▶ **Data records**

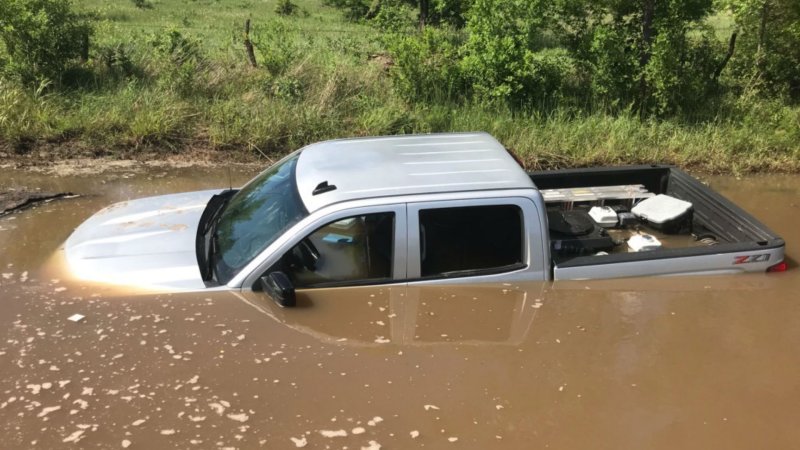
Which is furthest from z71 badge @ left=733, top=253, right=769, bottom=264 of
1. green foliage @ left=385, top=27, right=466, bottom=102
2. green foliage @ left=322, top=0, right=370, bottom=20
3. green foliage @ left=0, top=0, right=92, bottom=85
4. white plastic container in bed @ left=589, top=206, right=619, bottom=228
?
green foliage @ left=322, top=0, right=370, bottom=20

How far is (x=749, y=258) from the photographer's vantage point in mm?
4711

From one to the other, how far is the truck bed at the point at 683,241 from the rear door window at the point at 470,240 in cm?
36

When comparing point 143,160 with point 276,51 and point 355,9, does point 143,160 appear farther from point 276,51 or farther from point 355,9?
point 355,9

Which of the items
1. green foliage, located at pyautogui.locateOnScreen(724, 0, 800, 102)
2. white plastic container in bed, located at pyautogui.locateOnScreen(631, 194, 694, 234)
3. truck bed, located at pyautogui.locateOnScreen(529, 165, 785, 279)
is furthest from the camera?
green foliage, located at pyautogui.locateOnScreen(724, 0, 800, 102)

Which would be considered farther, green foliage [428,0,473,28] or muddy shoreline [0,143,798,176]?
green foliage [428,0,473,28]

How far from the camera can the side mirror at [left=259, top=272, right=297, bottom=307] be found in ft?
12.9

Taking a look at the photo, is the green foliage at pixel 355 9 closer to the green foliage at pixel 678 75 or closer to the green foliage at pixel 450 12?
the green foliage at pixel 450 12

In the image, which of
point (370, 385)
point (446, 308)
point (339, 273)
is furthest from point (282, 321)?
point (446, 308)

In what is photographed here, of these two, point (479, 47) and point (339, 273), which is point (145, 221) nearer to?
point (339, 273)

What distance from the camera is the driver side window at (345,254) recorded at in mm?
4094

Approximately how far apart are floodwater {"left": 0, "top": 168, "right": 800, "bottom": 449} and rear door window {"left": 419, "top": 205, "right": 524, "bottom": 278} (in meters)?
0.18

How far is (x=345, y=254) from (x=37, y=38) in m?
7.15

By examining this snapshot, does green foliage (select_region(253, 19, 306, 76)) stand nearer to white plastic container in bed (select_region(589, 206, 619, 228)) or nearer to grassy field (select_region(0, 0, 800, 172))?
grassy field (select_region(0, 0, 800, 172))

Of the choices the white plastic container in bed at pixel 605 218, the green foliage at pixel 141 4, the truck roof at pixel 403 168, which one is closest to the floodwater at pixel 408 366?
the truck roof at pixel 403 168
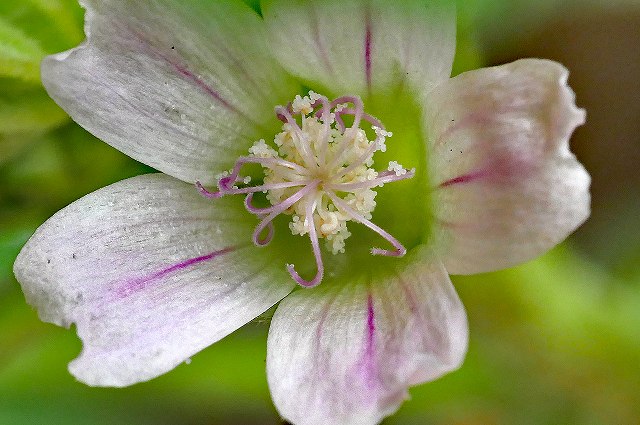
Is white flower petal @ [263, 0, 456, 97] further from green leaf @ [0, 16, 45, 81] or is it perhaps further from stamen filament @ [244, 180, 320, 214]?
green leaf @ [0, 16, 45, 81]

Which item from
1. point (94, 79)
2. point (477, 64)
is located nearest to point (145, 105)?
point (94, 79)

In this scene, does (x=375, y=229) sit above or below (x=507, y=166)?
below

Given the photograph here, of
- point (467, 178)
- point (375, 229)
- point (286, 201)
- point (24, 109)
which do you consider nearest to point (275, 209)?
point (286, 201)

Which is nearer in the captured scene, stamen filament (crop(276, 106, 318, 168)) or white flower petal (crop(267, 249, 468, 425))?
white flower petal (crop(267, 249, 468, 425))

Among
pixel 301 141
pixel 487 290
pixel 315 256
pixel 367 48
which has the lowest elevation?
pixel 487 290

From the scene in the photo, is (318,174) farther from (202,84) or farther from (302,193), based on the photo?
(202,84)

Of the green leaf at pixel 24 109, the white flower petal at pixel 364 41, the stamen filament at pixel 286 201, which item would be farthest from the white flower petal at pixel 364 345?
the green leaf at pixel 24 109

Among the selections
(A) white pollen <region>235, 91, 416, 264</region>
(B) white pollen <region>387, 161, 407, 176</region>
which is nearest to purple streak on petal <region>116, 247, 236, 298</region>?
(A) white pollen <region>235, 91, 416, 264</region>
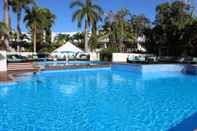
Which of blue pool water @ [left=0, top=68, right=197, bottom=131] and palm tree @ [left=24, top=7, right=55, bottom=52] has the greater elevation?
palm tree @ [left=24, top=7, right=55, bottom=52]

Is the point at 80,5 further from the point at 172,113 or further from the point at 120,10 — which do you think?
the point at 172,113

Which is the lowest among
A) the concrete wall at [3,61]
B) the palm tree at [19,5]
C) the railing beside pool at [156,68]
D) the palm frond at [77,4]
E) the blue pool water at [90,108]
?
the blue pool water at [90,108]

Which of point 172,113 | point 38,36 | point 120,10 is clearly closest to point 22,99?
point 172,113

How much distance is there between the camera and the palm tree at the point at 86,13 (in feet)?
119

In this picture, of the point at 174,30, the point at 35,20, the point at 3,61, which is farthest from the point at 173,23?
the point at 3,61

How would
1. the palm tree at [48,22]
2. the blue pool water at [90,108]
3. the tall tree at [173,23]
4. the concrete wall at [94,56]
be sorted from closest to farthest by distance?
the blue pool water at [90,108] → the tall tree at [173,23] → the concrete wall at [94,56] → the palm tree at [48,22]

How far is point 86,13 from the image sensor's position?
36219 mm

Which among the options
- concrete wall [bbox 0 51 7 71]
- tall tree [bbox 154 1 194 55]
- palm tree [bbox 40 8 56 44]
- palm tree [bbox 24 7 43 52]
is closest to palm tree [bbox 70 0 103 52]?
palm tree [bbox 24 7 43 52]

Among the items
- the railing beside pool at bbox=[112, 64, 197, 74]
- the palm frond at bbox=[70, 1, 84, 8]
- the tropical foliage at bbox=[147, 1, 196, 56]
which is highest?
the palm frond at bbox=[70, 1, 84, 8]

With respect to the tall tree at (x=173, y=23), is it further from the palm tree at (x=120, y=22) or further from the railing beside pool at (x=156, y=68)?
the railing beside pool at (x=156, y=68)

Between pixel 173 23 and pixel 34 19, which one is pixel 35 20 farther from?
pixel 173 23

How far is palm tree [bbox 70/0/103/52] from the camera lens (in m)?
36.2

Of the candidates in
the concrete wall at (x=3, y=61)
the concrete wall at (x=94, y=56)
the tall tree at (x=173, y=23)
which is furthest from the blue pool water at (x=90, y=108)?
the tall tree at (x=173, y=23)

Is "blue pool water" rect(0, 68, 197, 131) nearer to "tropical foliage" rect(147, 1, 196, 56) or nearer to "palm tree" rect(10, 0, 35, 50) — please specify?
"tropical foliage" rect(147, 1, 196, 56)
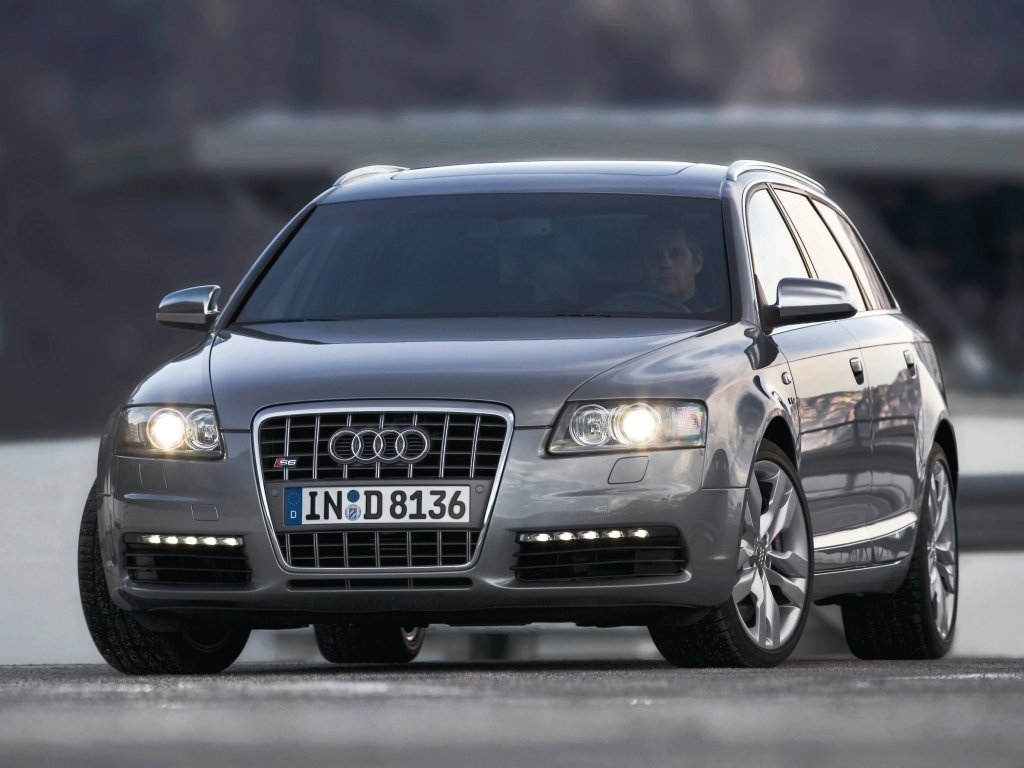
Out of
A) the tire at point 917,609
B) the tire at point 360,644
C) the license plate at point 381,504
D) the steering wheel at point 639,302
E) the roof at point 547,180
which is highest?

▶ **What you need to do**
Return every item above verbatim, line for line, leaving out the pictures.

▶ **Correct result**
Which is furthest from z71 badge @ left=733, top=253, right=769, bottom=264 of
1. green foliage @ left=385, top=27, right=466, bottom=102
2. green foliage @ left=322, top=0, right=370, bottom=20
3. green foliage @ left=0, top=0, right=92, bottom=85
4. white plastic container in bed @ left=589, top=206, right=619, bottom=228
?
green foliage @ left=322, top=0, right=370, bottom=20

How far is (x=749, y=258) from the photographer's vantage point in mm?
4711

From one to the other, how far is the truck bed at the point at 683,241 from the rear door window at the point at 470,240 in cm?
36

When comparing point 143,160 with point 276,51 and point 355,9, does point 143,160 appear farther from point 276,51 or farther from point 355,9?
point 355,9

Which of the items
1. green foliage, located at pyautogui.locateOnScreen(724, 0, 800, 102)
2. white plastic container in bed, located at pyautogui.locateOnScreen(631, 194, 694, 234)
3. truck bed, located at pyautogui.locateOnScreen(529, 165, 785, 279)
is furthest from the camera?
green foliage, located at pyautogui.locateOnScreen(724, 0, 800, 102)

Which would be considered farther, green foliage [428,0,473,28] or muddy shoreline [0,143,798,176]?
green foliage [428,0,473,28]

How far from the camera can the side mirror at [left=259, top=272, right=297, bottom=307] be found in ft?
12.9

Taking a look at the photo, is the green foliage at pixel 355 9 closer to the green foliage at pixel 678 75 or closer to the green foliage at pixel 450 12?
the green foliage at pixel 450 12

In the image, which of
point (370, 385)
point (446, 308)
point (339, 273)
is furthest from point (282, 321)?
point (446, 308)

In what is photographed here, of these two, point (479, 47) and point (339, 273), which is point (145, 221) nearer to?
point (339, 273)

What distance from the camera is the driver side window at (345,254) recorded at in mm?
4094

Approximately how far apart are floodwater {"left": 0, "top": 168, "right": 800, "bottom": 449} and rear door window {"left": 419, "top": 205, "right": 524, "bottom": 278} (in meters)?
0.18

How far is (x=345, y=254) from (x=37, y=38) in m?
7.15

By examining this snapshot, does green foliage (select_region(253, 19, 306, 76)) stand nearer to white plastic container in bed (select_region(589, 206, 619, 228)) or nearer to grassy field (select_region(0, 0, 800, 172))?
grassy field (select_region(0, 0, 800, 172))

Of the choices the white plastic container in bed at pixel 605 218, the green foliage at pixel 141 4, the truck roof at pixel 403 168, which one is closest to the floodwater at pixel 408 366?
the truck roof at pixel 403 168
Is white flower petal @ [263, 0, 456, 97] further from green leaf @ [0, 16, 45, 81] or is it perhaps further from stamen filament @ [244, 180, 320, 214]?
green leaf @ [0, 16, 45, 81]

Which item from
1. point (94, 79)
2. point (477, 64)
is located nearest to point (145, 105)?
point (94, 79)

In this scene, does (x=375, y=229) sit above or below (x=507, y=166)?
below

Given the photograph here, of
- point (467, 178)
- point (375, 229)
- point (286, 201)
- point (24, 109)
which do you consider nearest to point (275, 209)?
point (286, 201)

Which is nearer in the captured scene, stamen filament (crop(276, 106, 318, 168)) or white flower petal (crop(267, 249, 468, 425))?
white flower petal (crop(267, 249, 468, 425))

Among
pixel 301 141
pixel 487 290
pixel 315 256
pixel 367 48
which has the lowest elevation?
pixel 487 290

From the scene in the photo, is (318,174) farther from (202,84) or farther from (302,193), based on the photo?
(202,84)

Of the green leaf at pixel 24 109, the white flower petal at pixel 364 41, the stamen filament at pixel 286 201, which item would be farthest from the white flower petal at pixel 364 345?
the green leaf at pixel 24 109

Among the selections
(A) white pollen <region>235, 91, 416, 264</region>
(B) white pollen <region>387, 161, 407, 176</region>
which is nearest to purple streak on petal <region>116, 247, 236, 298</region>?
(A) white pollen <region>235, 91, 416, 264</region>
Which of blue pool water @ [left=0, top=68, right=197, bottom=131] and palm tree @ [left=24, top=7, right=55, bottom=52] has the greater elevation?
palm tree @ [left=24, top=7, right=55, bottom=52]

Is the point at 80,5 further from the point at 172,113 or further from the point at 120,10 — which do you think?
the point at 172,113

Which is the lowest among
A) the concrete wall at [3,61]
B) the palm tree at [19,5]
C) the railing beside pool at [156,68]
D) the palm frond at [77,4]
E) the blue pool water at [90,108]
?
the blue pool water at [90,108]

Which of point 172,113 | point 38,36 | point 120,10 is clearly closest to point 22,99?
point 172,113

How much distance is there between the camera and the palm tree at the point at 86,13 (in feet)?
119

In this picture, of the point at 174,30, the point at 35,20, the point at 3,61, which is farthest from the point at 173,23?
the point at 3,61

How would
1. the palm tree at [48,22]
2. the blue pool water at [90,108]
3. the tall tree at [173,23]
4. the concrete wall at [94,56]
be sorted from closest to farthest by distance?
the blue pool water at [90,108] → the tall tree at [173,23] → the concrete wall at [94,56] → the palm tree at [48,22]

How far is point 86,13 from the image sensor's position?
36219 mm

Which among the options
- concrete wall [bbox 0 51 7 71]
- tall tree [bbox 154 1 194 55]
- palm tree [bbox 40 8 56 44]
- palm tree [bbox 24 7 43 52]
is closest to palm tree [bbox 70 0 103 52]?
palm tree [bbox 24 7 43 52]

Among the items
- the railing beside pool at bbox=[112, 64, 197, 74]
- the palm frond at bbox=[70, 1, 84, 8]
- the tropical foliage at bbox=[147, 1, 196, 56]
which is highest?
the palm frond at bbox=[70, 1, 84, 8]

With respect to the tall tree at (x=173, y=23), is it further from the palm tree at (x=120, y=22) or further from the railing beside pool at (x=156, y=68)?
the railing beside pool at (x=156, y=68)

Between pixel 173 23 and pixel 34 19, which one is pixel 35 20 farther from?
pixel 173 23

How far is palm tree [bbox 70/0/103/52] from the camera lens (in m)?
36.2

Of the candidates in
the concrete wall at (x=3, y=61)
the concrete wall at (x=94, y=56)
the tall tree at (x=173, y=23)
which is furthest from the blue pool water at (x=90, y=108)?
the tall tree at (x=173, y=23)

Is "blue pool water" rect(0, 68, 197, 131) nearer to "tropical foliage" rect(147, 1, 196, 56) or nearer to "palm tree" rect(10, 0, 35, 50) — please specify?
"tropical foliage" rect(147, 1, 196, 56)
Out of
A) the tire at point 917,609
B) the tire at point 360,644
C) the license plate at point 381,504
D) the steering wheel at point 639,302
E) the roof at point 547,180
which is highest?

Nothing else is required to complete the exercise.